Ask HN: Working on open source full-time vs at a fast growing product company - patient_hacker
Has anyone here left his job to work full-time on open source projects? How has your experience been?<p>Does one learn more contributing to open source?
======
kjksf
It's probably much less awesome than you think it'll be.

The biggest problem working solo (open source or not) is motivation. Many
people find it really hard to do the work without the external pressure of
bosses and co-workers. Search HN for freelancing thread for some harsh truths.

It seems like you plan to contribute to someone else's projects, which is the
worst of both worlds.

When I do open source (e.g.
[https://github.com/sumatrapdfreader/sumatrapdf](https://github.com/sumatrapdfreader/sumatrapdf)),
the biggest advantage is that it is my project, I'm the boss and I make all
the rules. I get to decide what is done and how it'll be done.

Contributing when other people have a veto over what you do is like having a
boss without the benefit of paycheck.

For example, recently I noticed a few improvements I could make to libuv. But
then I saw how many PR are languishing for days if not weeks
([https://github.com/libuv/libuv/pulls](https://github.com/libuv/libuv/pulls))
and decided I'm not even going to bother. And this is a well known, active
project that is better than most at accepting people's changes. I could give
you examples of projects with many outstanding PRs without even a comment from
the owner.

Certainly don't do it if you don't have a project of your own to work on.

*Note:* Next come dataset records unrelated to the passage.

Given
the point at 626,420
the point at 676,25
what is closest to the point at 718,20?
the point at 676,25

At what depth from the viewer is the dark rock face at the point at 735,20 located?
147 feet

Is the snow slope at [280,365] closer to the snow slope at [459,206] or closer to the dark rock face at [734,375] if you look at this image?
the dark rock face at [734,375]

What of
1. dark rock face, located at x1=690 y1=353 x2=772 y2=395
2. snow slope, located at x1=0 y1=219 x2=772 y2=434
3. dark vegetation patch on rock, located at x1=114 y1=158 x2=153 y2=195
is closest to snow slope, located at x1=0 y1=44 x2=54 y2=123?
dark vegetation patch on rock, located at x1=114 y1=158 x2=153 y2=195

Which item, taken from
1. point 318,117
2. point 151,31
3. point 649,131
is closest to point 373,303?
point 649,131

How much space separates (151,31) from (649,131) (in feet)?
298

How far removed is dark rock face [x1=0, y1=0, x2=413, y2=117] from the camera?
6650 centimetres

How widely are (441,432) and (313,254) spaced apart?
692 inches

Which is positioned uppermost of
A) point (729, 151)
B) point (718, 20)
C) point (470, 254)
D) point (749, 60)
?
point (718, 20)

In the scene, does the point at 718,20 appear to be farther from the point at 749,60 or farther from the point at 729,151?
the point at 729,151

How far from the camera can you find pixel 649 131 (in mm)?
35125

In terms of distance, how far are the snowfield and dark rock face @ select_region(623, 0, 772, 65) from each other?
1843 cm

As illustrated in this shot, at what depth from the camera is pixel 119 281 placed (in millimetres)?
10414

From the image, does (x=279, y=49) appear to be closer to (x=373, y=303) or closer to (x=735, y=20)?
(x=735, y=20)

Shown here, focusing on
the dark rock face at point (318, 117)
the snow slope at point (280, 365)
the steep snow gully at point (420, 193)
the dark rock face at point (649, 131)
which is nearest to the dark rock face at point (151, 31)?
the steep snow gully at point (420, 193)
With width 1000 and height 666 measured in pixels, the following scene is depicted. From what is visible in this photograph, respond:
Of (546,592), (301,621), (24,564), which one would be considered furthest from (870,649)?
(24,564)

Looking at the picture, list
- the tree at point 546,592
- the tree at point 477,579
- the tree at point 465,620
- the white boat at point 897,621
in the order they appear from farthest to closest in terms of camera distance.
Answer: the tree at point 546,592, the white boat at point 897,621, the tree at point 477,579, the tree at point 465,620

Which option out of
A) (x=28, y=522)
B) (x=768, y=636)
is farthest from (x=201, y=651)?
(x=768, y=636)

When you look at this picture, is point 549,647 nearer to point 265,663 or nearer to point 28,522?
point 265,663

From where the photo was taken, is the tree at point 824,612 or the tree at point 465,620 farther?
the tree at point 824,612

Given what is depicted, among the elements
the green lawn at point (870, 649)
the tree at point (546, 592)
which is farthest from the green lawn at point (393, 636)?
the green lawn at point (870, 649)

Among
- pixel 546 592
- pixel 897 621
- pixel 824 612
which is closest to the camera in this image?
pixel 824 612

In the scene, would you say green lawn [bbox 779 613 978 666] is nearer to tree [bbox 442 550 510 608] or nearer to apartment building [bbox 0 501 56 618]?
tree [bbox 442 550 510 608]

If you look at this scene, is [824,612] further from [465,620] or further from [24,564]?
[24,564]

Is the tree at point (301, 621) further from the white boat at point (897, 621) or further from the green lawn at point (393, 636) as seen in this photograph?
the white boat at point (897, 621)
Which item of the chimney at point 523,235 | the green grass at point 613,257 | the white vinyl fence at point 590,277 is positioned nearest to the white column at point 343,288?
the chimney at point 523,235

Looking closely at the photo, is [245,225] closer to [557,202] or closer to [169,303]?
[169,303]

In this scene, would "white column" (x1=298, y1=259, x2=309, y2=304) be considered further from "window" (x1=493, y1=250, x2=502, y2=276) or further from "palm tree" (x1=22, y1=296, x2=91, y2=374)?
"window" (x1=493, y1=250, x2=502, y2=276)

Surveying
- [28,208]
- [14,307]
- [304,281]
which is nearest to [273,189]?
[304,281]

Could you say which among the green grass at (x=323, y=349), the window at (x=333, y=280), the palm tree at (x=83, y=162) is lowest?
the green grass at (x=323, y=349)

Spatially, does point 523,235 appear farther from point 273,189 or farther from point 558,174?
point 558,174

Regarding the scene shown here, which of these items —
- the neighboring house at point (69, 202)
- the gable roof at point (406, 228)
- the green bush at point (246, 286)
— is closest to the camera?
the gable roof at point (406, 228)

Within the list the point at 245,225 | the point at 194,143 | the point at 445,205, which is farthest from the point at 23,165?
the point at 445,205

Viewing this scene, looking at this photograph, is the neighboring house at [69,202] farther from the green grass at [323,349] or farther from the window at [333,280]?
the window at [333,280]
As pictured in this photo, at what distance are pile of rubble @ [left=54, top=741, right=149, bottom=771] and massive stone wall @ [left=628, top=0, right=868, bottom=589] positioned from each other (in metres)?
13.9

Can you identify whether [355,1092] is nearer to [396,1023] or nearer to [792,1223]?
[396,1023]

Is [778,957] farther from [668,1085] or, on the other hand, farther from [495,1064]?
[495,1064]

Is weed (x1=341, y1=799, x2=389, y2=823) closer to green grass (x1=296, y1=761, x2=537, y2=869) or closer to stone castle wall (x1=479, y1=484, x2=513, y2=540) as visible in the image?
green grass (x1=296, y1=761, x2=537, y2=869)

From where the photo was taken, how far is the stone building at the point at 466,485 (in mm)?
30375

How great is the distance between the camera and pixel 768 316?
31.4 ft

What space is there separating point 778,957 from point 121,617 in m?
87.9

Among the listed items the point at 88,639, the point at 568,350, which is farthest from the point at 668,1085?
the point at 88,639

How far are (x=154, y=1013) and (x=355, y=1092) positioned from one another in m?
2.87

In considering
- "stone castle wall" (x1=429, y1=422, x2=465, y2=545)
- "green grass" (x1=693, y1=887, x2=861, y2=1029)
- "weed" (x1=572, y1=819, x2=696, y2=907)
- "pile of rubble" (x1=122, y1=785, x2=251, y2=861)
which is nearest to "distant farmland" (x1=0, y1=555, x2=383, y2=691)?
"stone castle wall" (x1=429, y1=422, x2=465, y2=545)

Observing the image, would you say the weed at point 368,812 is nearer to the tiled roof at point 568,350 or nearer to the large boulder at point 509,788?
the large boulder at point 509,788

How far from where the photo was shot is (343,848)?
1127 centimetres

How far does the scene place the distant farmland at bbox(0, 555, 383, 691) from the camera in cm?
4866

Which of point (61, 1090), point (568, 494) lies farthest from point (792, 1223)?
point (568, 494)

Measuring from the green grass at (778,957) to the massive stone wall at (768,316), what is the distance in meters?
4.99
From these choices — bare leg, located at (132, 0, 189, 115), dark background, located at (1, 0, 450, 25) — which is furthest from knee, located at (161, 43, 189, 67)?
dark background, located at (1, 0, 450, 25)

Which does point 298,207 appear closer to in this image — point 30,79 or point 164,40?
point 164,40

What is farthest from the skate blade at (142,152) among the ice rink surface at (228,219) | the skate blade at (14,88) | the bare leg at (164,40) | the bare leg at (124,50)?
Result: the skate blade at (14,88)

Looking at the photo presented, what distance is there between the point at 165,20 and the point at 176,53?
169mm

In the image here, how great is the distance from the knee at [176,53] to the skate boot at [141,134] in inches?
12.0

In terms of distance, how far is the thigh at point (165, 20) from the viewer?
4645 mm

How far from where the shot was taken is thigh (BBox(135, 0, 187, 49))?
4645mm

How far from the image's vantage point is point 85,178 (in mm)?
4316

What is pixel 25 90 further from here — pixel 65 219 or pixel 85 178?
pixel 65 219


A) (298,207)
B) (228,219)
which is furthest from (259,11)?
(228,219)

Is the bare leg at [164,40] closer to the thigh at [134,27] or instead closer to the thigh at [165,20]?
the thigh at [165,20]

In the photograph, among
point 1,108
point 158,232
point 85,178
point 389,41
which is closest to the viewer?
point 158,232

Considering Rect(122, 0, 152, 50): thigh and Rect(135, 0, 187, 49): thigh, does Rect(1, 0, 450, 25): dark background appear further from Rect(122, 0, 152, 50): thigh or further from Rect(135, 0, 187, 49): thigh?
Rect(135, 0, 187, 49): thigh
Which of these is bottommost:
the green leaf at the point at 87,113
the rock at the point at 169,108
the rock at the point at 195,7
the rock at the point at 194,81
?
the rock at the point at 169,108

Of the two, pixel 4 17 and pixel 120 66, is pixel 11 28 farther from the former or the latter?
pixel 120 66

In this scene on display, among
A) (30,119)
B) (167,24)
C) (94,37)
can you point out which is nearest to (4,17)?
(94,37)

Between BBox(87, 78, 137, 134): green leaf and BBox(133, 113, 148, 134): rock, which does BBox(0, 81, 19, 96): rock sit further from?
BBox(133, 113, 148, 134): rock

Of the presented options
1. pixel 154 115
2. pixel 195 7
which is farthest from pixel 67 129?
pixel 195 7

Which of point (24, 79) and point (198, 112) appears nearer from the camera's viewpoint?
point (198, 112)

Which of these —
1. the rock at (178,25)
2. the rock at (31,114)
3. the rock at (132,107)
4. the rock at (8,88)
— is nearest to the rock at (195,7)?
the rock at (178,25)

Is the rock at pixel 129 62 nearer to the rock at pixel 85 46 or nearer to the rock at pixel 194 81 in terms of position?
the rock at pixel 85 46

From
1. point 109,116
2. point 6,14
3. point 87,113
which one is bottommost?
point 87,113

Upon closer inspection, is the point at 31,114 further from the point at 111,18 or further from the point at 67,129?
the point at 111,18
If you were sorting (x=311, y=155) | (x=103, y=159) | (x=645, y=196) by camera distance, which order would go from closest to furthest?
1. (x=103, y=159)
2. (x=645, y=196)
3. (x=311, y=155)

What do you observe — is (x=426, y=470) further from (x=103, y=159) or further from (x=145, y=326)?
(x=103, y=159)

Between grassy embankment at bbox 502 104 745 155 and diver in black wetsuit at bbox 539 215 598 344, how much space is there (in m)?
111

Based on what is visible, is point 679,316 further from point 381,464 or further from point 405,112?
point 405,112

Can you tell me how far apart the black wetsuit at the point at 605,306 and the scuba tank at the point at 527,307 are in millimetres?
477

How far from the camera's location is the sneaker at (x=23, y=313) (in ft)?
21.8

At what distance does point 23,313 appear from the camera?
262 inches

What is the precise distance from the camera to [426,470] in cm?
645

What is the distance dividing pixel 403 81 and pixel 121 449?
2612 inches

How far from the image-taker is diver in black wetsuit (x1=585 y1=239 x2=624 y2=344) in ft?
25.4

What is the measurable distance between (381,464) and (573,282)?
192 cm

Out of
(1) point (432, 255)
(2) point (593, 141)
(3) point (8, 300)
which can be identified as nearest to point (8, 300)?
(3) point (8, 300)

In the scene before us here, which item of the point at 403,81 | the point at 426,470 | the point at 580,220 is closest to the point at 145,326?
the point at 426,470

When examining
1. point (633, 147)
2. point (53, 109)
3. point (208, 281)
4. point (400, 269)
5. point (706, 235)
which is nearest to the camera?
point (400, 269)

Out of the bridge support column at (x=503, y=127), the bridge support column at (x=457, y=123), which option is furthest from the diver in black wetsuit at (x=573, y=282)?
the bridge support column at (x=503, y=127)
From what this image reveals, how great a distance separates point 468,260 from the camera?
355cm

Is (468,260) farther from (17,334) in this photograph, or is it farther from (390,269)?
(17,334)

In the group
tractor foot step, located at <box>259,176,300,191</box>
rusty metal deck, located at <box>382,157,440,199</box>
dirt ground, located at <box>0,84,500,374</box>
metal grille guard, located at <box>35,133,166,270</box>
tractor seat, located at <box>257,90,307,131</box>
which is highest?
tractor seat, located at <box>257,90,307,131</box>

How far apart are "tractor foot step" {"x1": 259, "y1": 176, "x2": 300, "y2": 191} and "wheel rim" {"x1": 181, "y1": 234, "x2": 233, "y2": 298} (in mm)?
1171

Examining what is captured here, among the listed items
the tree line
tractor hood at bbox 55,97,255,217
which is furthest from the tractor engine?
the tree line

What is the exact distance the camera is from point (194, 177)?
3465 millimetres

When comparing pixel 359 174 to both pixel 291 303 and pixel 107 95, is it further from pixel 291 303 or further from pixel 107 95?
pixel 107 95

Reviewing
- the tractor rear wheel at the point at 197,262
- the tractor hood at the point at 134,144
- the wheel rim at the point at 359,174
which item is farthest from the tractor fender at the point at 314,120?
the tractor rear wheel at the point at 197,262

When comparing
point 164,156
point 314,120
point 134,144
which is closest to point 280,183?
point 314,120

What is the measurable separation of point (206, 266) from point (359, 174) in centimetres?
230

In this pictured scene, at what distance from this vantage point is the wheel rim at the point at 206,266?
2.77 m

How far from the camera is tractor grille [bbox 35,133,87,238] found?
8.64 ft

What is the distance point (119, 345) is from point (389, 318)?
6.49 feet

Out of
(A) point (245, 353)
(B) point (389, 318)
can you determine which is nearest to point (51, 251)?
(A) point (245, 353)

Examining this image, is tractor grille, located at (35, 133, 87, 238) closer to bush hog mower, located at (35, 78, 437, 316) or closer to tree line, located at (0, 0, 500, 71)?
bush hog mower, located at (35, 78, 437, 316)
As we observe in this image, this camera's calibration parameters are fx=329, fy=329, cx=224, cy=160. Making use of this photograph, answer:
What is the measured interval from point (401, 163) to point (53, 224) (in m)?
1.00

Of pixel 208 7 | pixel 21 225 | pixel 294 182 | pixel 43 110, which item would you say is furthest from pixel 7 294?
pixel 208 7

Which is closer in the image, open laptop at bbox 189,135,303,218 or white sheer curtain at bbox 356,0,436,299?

Possibly don't do it even if you do have a project to work on. You can start
by working on open source in your free time.

You also didn't mention anything about money - are you independently wealthy
to even be able to afford writing code without someone paying you? Roughly
speaking, there's no money in open source.

As to learning - how much you learn is more about how intentional you are
about learning and how you go about it rather than whether you work or do open
source. At the very least, you'll learn different things.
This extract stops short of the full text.